Commentary

Prime yields in NZ meeting in the middle

We are seeing a convergence of prime office and industrial yields across NZ markets as investors shift their focus to individual asset characteristics

March 19, 2021

New Zealand is an attractive real estate investment destination for offshore capital sources. Investors are drawn to New Zealand’s strong GDP growth, liveability attributes (supporting population growth), transparent real estate markets and, particularly for core investors, low volatility of returns through property market cycles. As a result, we have seen a strong uptick in investment volumes in the New Zealand real estate market since 2014 (30% from offshore). A decline in 2020 was partly due to COVID-19 but also limited product availability. 

Transaction trends

Figures 1: NZ annual sale transaction by sector

The office sector remains the most traded (in terms of NZ$ transacted), but industrial transactions have grown significantly over the last six years. In 2014, office contributed to 42 per cent of the total NZ transaction volume, retail 40% and industrial only 10%. Fast-forward to 2019 (pre-COVID), office and industrial equally contributed around 32 per cent of NZ transaction volume.

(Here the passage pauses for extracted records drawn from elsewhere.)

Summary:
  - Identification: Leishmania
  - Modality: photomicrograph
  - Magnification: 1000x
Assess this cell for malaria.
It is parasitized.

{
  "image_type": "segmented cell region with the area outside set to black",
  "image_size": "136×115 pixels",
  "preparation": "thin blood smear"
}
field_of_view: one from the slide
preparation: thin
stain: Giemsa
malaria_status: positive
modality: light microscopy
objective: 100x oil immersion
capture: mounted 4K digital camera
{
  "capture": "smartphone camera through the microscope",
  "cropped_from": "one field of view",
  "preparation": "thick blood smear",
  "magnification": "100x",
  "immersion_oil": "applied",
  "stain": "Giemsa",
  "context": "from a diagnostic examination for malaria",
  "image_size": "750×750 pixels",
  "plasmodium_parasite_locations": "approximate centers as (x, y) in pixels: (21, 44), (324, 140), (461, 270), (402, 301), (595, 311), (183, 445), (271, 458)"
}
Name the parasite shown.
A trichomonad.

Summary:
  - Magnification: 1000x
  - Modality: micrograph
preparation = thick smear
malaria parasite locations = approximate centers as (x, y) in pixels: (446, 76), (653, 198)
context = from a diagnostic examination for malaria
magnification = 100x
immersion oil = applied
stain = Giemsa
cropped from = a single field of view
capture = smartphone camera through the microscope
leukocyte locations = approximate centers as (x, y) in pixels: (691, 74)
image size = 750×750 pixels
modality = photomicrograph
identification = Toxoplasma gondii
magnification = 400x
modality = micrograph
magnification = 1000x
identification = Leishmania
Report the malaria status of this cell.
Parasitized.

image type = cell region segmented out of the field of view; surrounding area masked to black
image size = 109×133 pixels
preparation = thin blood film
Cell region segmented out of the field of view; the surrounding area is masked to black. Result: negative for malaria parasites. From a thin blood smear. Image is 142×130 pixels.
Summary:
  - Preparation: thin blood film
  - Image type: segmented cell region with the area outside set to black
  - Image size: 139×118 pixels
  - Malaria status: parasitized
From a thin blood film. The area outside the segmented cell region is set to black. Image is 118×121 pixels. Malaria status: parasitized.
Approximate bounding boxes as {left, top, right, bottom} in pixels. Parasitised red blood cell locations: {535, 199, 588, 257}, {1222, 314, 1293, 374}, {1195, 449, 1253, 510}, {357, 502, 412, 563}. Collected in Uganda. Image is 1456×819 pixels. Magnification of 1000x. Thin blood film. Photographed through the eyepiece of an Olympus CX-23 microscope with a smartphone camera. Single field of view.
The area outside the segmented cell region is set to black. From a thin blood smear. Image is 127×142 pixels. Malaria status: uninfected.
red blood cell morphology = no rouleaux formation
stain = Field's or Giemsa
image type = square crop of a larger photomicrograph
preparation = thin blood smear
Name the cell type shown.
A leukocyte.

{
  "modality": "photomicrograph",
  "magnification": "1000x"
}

Figures 2: NZ annual sale transaction – Office and Industrial

The lockdowns and border closures of 2020 slowed the market, resulting in transaction volume falling by 36 per cent year-on-year. Despite this, quality office and industrial assets with strong covenants continued to attract strong interest (42% and 40% of total transactions, respectively).

Prime asset yield compression

Prime office and industrial yields have followed a clear downward trajectory over the past 20 years. More recently, prime office and industrial yields have converged (Figure 3) as investors focus on individual asset investment quality and have a greater understanding of the strengths underpinning industrial and logistics.

In Auckland specifically, the yield spread had narrowed to 6 bps between the average prime office yield (4.69%) and the average prime industrial yield (4.75%) in 4Q20. Compare this to 20 years ago, the spread was then 88 bps (9.63% versus 10.50%).

We believe there are six key risk factors that influence real estate asset selection – location, characteristics, quality of covenant, Weighted Average Lease Expiry (WALE), outstanding capex requirements, and rent profiles relative to the market.

These factors are not weighted equally and are highly dependent on the macroeconomic environment, but all are key considerations for investors. In an environment of uncertainty, investors are gravitating towards prime/modern assets with a long WALE profile. This has resulted in the convergence of prime office and industrial yields.

Figures 3: Prime office and industrial yield

Bond yields have also converged across mature economies, as illustrated in Figure 4 (although continue to be volatile in the short term, e.g., NZ has jumped to 1.7% in 2021). This reflects a lower return environment and Central Bank intervention in many parts of the world during and after the Global Financial Crisis to promote continued economic activity.

Often used as an important benchmark and with a close relationship with property yields, the structural decline in bond yield levels normally puts downward pressure on market risk premiums and, therefore, on prime property yields to compress.

Like bond yields converging across mature economies, prime office and industrial yields across Auckland, Wellington, and Christchurch are also converging, as illustrated in Figure 3.

Figures 4: Mature economies 10-year Government bond rates

As New Zealand continues its economic recovery path, we believe that prime office and industrial assets will be attractive to domestic investors and offshore capital sources.

A number of offshore capital sources view New Zealand as an extension of their Australian investment mandate and will seek exposure to New Zealand as part of a diversified Asia Pacific real estate portfolio.

Core assets with long WALEs and strong covenants will see strong investor interest in 2021. However, an improvement in the economy will see the number of core plus/value add mandates increase as some investors take on additional risk to generate higher returns.